## WORK TASK
Exactly reproduce the lines from the top of the entries below through the line containing "I've identified eruption", with both ends included.

* * *

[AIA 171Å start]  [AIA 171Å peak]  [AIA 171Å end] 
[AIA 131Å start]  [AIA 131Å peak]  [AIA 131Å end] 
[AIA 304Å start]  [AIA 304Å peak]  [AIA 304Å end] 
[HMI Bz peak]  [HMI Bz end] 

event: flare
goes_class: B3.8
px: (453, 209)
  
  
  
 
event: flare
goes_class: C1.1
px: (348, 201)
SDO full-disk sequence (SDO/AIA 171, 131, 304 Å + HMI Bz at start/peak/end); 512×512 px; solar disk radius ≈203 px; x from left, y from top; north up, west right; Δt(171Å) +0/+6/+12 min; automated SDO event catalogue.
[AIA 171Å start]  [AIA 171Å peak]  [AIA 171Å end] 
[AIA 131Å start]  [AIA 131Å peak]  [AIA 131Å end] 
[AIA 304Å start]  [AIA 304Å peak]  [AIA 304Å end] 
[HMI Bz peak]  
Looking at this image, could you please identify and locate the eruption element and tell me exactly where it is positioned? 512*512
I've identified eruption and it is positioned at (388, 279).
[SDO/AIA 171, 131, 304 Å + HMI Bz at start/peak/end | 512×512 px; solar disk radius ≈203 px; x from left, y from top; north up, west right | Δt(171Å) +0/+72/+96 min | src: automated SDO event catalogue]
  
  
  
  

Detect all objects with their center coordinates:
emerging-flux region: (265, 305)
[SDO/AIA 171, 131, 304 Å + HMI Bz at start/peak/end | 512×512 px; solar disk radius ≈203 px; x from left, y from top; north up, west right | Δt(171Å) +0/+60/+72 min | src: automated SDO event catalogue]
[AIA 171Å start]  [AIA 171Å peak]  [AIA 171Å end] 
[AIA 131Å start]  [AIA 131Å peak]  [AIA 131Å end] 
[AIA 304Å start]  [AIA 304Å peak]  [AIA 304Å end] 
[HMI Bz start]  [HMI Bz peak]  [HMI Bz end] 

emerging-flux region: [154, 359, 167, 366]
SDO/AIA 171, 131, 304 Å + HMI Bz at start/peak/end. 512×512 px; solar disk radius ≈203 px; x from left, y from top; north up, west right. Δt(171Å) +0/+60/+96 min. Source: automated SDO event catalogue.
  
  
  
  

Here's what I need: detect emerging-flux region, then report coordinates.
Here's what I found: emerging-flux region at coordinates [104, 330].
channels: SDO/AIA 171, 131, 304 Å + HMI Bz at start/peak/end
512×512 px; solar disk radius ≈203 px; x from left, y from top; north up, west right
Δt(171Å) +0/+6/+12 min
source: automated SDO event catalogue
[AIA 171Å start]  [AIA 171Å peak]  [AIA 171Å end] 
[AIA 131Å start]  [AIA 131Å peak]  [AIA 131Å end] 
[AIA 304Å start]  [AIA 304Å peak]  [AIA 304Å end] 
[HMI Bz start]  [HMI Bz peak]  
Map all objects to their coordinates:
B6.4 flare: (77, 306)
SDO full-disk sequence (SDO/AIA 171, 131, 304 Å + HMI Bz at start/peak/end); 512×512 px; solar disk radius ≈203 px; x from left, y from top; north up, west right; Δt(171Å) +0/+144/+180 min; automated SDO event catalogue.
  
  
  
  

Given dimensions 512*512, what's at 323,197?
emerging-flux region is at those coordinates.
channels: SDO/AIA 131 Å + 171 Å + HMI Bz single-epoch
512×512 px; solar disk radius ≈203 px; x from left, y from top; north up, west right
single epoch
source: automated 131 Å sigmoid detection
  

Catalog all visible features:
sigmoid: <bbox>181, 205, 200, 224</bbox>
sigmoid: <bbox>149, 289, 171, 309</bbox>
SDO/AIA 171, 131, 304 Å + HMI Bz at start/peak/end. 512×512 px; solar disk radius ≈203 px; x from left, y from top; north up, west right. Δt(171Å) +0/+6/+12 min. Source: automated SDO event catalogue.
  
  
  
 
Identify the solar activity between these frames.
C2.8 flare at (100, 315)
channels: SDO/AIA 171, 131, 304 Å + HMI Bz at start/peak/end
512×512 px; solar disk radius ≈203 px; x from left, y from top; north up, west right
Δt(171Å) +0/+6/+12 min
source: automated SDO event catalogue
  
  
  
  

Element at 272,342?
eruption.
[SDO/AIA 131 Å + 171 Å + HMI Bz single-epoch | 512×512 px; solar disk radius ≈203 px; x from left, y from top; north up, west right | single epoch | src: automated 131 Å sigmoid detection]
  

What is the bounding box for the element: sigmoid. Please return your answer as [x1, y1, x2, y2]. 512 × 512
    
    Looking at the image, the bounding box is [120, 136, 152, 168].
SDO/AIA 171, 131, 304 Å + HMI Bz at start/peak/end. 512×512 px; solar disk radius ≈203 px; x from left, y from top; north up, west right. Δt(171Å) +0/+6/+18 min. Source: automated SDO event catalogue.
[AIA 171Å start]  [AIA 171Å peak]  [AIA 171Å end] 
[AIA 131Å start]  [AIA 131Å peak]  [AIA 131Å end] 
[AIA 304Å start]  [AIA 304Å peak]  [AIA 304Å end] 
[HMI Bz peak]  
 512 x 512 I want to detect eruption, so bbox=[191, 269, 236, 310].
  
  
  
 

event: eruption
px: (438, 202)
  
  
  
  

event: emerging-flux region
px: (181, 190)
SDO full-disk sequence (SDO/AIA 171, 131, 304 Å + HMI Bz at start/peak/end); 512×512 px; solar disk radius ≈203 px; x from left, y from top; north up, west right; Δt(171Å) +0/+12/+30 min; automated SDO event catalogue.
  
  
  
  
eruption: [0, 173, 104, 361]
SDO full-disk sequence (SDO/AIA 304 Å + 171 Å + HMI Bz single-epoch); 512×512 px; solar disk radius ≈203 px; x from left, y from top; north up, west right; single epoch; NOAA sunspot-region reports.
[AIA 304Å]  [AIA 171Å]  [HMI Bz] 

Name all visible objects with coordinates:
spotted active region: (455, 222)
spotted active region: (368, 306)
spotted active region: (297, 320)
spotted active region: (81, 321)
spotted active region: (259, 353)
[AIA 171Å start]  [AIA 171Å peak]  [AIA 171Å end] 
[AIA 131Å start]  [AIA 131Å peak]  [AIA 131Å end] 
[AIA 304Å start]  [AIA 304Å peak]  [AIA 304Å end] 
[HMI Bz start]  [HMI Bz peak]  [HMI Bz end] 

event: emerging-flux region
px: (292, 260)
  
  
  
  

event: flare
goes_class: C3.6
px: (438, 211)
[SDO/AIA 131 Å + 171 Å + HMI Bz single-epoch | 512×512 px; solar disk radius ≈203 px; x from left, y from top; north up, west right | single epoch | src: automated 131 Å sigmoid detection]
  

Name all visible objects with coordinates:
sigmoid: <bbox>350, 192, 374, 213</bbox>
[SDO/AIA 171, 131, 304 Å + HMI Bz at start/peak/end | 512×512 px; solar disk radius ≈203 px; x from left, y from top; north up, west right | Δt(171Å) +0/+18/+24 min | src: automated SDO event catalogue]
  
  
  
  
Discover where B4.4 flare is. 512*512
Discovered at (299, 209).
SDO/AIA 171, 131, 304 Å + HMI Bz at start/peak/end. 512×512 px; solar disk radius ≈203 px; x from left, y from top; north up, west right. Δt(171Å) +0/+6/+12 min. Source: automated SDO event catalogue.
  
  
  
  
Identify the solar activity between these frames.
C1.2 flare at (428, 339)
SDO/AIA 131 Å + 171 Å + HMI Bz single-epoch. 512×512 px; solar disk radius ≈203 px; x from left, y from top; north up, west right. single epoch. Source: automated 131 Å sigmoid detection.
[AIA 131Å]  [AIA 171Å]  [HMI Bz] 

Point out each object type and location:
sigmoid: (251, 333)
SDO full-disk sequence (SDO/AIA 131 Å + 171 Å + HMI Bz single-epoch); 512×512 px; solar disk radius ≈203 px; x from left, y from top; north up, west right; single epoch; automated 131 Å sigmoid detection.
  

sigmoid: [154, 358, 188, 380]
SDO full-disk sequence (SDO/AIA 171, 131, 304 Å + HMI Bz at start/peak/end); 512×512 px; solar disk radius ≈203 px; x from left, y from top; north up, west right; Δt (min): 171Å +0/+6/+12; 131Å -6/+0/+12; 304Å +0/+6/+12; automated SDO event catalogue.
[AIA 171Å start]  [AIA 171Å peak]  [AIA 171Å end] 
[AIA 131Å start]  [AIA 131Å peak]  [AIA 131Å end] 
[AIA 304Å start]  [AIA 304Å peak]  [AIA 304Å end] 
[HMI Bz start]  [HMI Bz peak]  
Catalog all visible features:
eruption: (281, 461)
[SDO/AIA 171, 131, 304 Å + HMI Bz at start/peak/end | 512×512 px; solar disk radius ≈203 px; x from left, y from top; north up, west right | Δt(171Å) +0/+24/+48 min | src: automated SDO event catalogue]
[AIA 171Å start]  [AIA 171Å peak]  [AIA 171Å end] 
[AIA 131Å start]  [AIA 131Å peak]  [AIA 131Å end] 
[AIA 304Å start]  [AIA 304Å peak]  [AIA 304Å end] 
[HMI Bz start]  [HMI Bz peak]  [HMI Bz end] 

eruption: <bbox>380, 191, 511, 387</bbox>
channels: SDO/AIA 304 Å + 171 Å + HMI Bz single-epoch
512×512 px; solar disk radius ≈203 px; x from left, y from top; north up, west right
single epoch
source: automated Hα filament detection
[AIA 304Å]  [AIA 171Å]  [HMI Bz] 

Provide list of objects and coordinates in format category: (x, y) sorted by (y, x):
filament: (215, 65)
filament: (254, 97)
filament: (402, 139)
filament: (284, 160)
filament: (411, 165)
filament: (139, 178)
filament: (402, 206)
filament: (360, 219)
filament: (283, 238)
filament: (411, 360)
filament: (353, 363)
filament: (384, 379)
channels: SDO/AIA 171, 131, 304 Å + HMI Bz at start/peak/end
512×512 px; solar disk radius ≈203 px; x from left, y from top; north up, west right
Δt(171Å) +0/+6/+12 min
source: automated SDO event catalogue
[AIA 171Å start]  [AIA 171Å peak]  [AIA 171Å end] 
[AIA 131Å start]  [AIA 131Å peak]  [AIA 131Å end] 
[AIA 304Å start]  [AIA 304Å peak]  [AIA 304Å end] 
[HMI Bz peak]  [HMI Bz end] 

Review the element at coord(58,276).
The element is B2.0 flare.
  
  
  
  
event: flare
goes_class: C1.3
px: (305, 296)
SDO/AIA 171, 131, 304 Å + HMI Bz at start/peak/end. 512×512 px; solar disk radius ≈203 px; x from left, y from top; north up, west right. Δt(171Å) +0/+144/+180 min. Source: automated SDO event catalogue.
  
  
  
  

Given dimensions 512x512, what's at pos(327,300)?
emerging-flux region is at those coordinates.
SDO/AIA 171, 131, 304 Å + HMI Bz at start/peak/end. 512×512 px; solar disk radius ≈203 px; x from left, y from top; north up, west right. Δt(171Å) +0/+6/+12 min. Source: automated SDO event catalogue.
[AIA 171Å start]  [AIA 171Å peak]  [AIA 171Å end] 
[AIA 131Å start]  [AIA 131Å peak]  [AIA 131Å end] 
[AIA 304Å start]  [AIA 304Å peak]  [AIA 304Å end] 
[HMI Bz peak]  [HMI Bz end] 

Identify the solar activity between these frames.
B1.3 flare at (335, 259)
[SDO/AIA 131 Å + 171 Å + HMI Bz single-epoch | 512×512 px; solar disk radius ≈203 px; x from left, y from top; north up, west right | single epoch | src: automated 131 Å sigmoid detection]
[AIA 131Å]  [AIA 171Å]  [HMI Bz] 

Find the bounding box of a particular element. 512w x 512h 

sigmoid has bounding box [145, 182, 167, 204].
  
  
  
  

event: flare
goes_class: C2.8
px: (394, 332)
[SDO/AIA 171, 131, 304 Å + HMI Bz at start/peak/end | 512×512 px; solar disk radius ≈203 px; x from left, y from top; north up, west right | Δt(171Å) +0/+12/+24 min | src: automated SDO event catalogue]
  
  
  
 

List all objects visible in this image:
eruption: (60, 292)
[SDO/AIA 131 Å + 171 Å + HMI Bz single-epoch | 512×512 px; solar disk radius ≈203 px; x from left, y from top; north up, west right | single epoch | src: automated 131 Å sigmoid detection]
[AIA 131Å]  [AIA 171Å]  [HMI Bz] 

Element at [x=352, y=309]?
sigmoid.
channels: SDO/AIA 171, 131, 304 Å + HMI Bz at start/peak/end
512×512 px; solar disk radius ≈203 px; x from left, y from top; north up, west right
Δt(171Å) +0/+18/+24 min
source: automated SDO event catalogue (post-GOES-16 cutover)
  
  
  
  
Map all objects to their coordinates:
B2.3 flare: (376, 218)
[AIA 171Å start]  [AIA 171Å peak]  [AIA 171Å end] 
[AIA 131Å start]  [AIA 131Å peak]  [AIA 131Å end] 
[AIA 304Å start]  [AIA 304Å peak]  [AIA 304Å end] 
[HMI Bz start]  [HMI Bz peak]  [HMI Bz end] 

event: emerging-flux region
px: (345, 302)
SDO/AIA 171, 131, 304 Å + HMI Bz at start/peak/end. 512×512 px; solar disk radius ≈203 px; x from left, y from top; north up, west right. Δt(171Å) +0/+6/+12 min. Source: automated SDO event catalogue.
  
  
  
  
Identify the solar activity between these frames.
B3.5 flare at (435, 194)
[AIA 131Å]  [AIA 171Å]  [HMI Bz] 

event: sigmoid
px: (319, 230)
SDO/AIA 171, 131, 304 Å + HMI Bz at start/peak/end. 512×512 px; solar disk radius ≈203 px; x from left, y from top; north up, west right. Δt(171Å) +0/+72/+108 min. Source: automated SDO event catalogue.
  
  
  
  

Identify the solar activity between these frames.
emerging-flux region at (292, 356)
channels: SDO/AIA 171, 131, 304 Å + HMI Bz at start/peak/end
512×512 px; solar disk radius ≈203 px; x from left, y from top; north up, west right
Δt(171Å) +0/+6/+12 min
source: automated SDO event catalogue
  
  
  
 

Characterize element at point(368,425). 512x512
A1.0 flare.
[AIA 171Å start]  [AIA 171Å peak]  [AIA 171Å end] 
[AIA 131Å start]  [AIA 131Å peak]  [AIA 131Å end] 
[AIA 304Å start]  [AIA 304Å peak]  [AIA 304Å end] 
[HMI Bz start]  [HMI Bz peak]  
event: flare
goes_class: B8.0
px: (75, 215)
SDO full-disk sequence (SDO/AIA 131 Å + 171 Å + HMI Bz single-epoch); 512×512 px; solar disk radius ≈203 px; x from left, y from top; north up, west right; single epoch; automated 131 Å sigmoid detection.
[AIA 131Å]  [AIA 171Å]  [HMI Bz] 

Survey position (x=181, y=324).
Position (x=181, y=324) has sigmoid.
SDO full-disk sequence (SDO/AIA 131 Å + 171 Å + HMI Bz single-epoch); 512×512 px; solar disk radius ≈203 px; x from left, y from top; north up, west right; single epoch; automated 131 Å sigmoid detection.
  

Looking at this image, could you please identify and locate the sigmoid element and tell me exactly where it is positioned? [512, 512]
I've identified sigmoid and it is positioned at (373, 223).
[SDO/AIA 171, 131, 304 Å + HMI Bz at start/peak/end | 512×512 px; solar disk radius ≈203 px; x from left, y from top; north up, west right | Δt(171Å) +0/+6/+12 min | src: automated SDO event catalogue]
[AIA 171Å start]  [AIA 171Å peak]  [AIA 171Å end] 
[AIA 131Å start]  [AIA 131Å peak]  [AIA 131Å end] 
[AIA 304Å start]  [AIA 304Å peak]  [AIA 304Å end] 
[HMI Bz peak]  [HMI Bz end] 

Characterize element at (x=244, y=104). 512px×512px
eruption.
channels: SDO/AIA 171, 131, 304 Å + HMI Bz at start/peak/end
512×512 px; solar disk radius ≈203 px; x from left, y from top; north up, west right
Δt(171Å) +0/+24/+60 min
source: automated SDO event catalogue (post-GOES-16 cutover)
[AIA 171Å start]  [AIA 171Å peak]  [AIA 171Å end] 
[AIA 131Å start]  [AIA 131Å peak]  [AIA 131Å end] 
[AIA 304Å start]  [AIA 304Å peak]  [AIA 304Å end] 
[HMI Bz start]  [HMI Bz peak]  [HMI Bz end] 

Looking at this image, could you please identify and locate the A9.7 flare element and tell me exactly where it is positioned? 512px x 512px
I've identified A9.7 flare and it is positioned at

* * *

## COMPLETED EXERCISE
[AIA 171Å start]  [AIA 171Å peak]  [AIA 171Å end] 
[AIA 131Å start]  [AIA 131Å peak]  [AIA 131Å end] 
[AIA 304Å start]  [AIA 304Å peak]  [AIA 304Å end] 
[HMI Bz peak]  [HMI Bz end] 

event: flare
goes_class: B3.8
px: (453, 209)
  
  
  
 
event: flare
goes_class: C1.1
px: (348, 201)
SDO full-disk sequence (SDO/AIA 171, 131, 304 Å + HMI Bz at start/peak/end); 512×512 px; solar disk radius ≈203 px; x from left, y from top; north up, west right; Δt(171Å) +0/+6/+12 min; automated SDO event catalogue.
[AIA 171Å start]  [AIA 171Å peak]  [AIA 171Å end] 
[AIA 131Å start]  [AIA 131Å peak]  [AIA 131Å end] 
[AIA 304Å start]  [AIA 304Å peak]  [AIA 304Å end] 
[HMI Bz peak]  
Looking at this image, could you please identify and locate the eruption element and tell me exactly where it is positioned? 512*512
I've identified eruption and it is positioned at (388, 279).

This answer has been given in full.